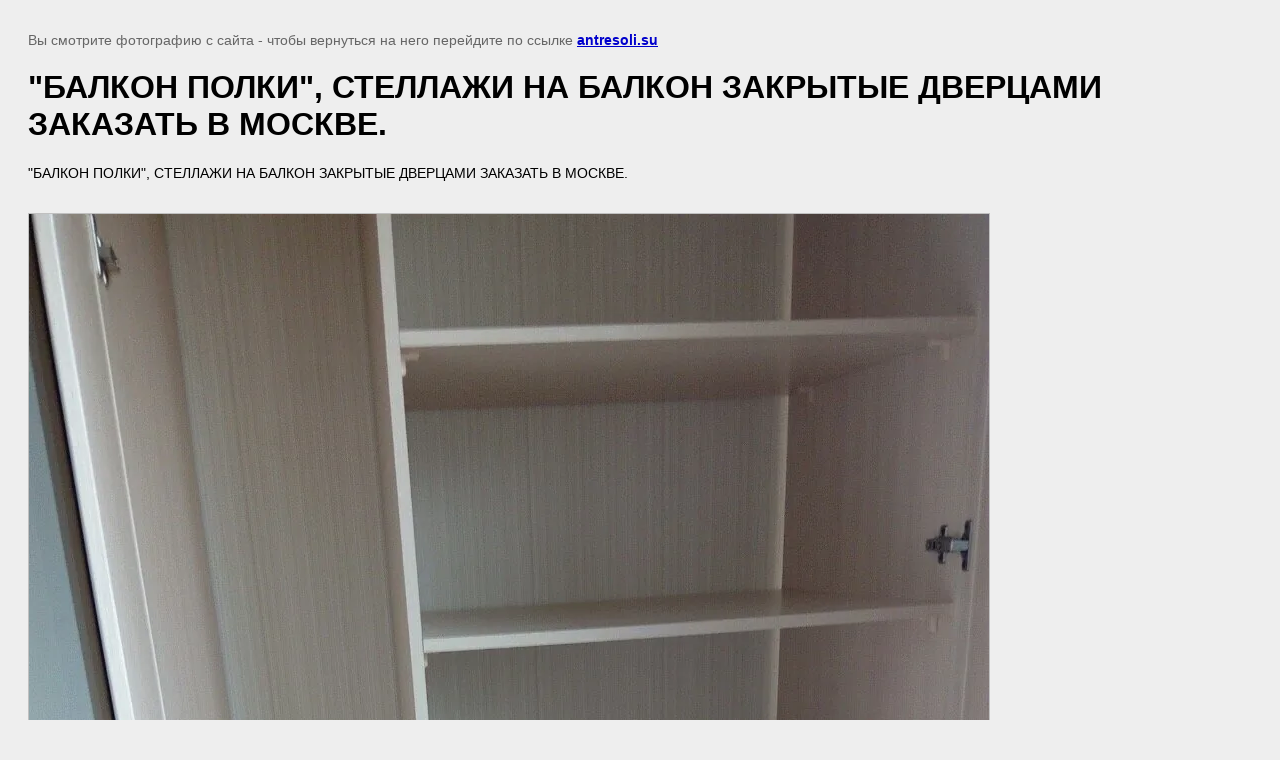

--- FILE ---
content_type: text/html; charset=utf-8
request_url: https://antresoli.su/nashi-raboty/image/balkon-polki-stellazhi-na-balkon-zakrytye-dvercami-zakazat-v-moskve
body_size: 3117
content:
<!doctype html>
<html lang="ru">
<head>
	<meta name="yandex-verification" content="d751e8d5a7772f4b" />

            <!-- 46b9544ffa2e5e73c3c971fe2ede35a5 -->
            <script src='/shared/s3/js/lang/ru.js'></script>
            <script src='/shared/s3/js/common.min.js'></script>
        <link rel='stylesheet' type='text/css' href='/shared/s3/css/calendar.css' /><link rel='stylesheet' type='text/css' href='/shared/highslide-4.1.13/highslide.min.css'/>
<script  src='/shared/highslide-4.1.13/highslide-full.packed.js'></script>
<script >
hs.graphicsDir = '/shared/highslide-4.1.13/graphics/';
hs.outlineType = null;
hs.showCredits = false;
hs.lang={cssDirection:'ltr',loadingText:'Загрузка...',loadingTitle:'Кликните чтобы отменить',focusTitle:'Нажмите чтобы перенести вперёд',fullExpandTitle:'Увеличить',fullExpandText:'Полноэкранный',previousText:'Предыдущий',previousTitle:'Назад (стрелка влево)',nextText:'Далее',nextTitle:'Далее (стрелка вправо)',moveTitle:'Передвинуть',moveText:'Передвинуть',closeText:'Закрыть',closeTitle:'Закрыть (Esc)',resizeTitle:'Восстановить размер',playText:'Слайд-шоу',playTitle:'Слайд-шоу (пробел)',pauseText:'Пауза',pauseTitle:'Приостановить слайд-шоу (пробел)',number:'Изображение %1/%2',restoreTitle:'Нажмите чтобы посмотреть картинку, используйте мышь для перетаскивания. Используйте клавиши вперёд и назад'};</script>
<link rel="icon" href="/favicon.ico" type="image/x-icon">
<link rel="apple-touch-icon" href="/touch-icon-iphone.png">
<link rel="apple-touch-icon" sizes="76x76" href="/touch-icon-ipad.png">
<link rel="apple-touch-icon" sizes="120x120" href="/touch-icon-iphone-retina.png">
<link rel="apple-touch-icon" sizes="152x152" href="/touch-icon-ipad-retina.png">
<meta name="msapplication-TileImage" content="/touch-w8-mediumtile.png"/>
<meta name="msapplication-square70x70logo" content="/touch-w8-smalltile.png" />
<meta name="msapplication-square150x150logo" content="/touch-w8-mediumtile.png" />
<meta name="msapplication-wide310x150logo" content="/touch-w8-widetile.png" />
<meta name="msapplication-square310x310logo" content="/touch-w8-largetile.png" />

#####

Restate the data above exactly, stripping out each image.

--- FILE ---
content_type: text/html; charset=utf-8
request_url: https://antresoli.su/nashi-raboty/image/balkon-polki-stellazhi-na-balkon-zakrytye-dvercami-zakazat-v-moskve
body_size: 3117
content:
<!doctype html>
<html lang="ru">
<head>
	<meta name="yandex-verification" content="d751e8d5a7772f4b" />

            <!-- 46b9544ffa2e5e73c3c971fe2ede35a5 -->
            <script src='/shared/s3/js/lang/ru.js'></script>
            <script src='/shared/s3/js/common.min.js'></script>
        <link rel='stylesheet' type='text/css' href='/shared/s3/css/calendar.css' /><link rel='stylesheet' type='text/css' href='/shared/highslide-4.1.13/highslide.min.css'/>
<script  src='/shared/highslide-4.1.13/highslide-full.packed.js'></script>
<script >
hs.graphicsDir = '/shared/highslide-4.1.13/graphics/';
hs.outlineType = null;
hs.showCredits = false;
hs.lang={cssDirection:'ltr',loadingText:'Загрузка...',loadingTitle:'Кликните чтобы отменить',focusTitle:'Нажмите чтобы перенести вперёд',fullExpandTitle:'Увеличить',fullExpandText:'Полноэкранный',previousText:'Предыдущий',previousTitle:'Назад (стрелка влево)',nextText:'Далее',nextTitle:'Далее (стрелка вправо)',moveTitle:'Передвинуть',moveText:'Передвинуть',closeText:'Закрыть',closeTitle:'Закрыть (Esc)',resizeTitle:'Восстановить размер',playText:'Слайд-шоу',playTitle:'Слайд-шоу (пробел)',pauseText:'Пауза',pauseTitle:'Приостановить слайд-шоу (пробел)',number:'Изображение %1/%2',restoreTitle:'Нажмите чтобы посмотреть картинку, используйте мышь для перетаскивания. Используйте клавиши вперёд и назад'};</script>
<link rel="icon" href="/favicon.ico" type="image/x-icon">
<link rel="apple-touch-icon" href="/touch-icon-iphone.png">
<link rel="apple-touch-icon" sizes="76x76" href="/touch-icon-ipad.png">
<link rel="apple-touch-icon" sizes="120x120" href="/touch-icon-iphone-retina.png">
<link rel="apple-touch-icon" sizes="152x152" href="/touch-icon-ipad-retina.png">
<meta name="msapplication-TileImage" content="/touch-w8-mediumtile.png"/>
<meta name="msapplication-square70x70logo" content="/touch-w8-smalltile.png" />
<meta name="msapplication-square150x150logo" content="/touch-w8-mediumtile.png" />
<meta name="msapplication-wide310x150logo" content="/touch-w8-widetile.png" />
<meta name="msapplication-square310x310logo" content="/touch-w8-largetile.png" />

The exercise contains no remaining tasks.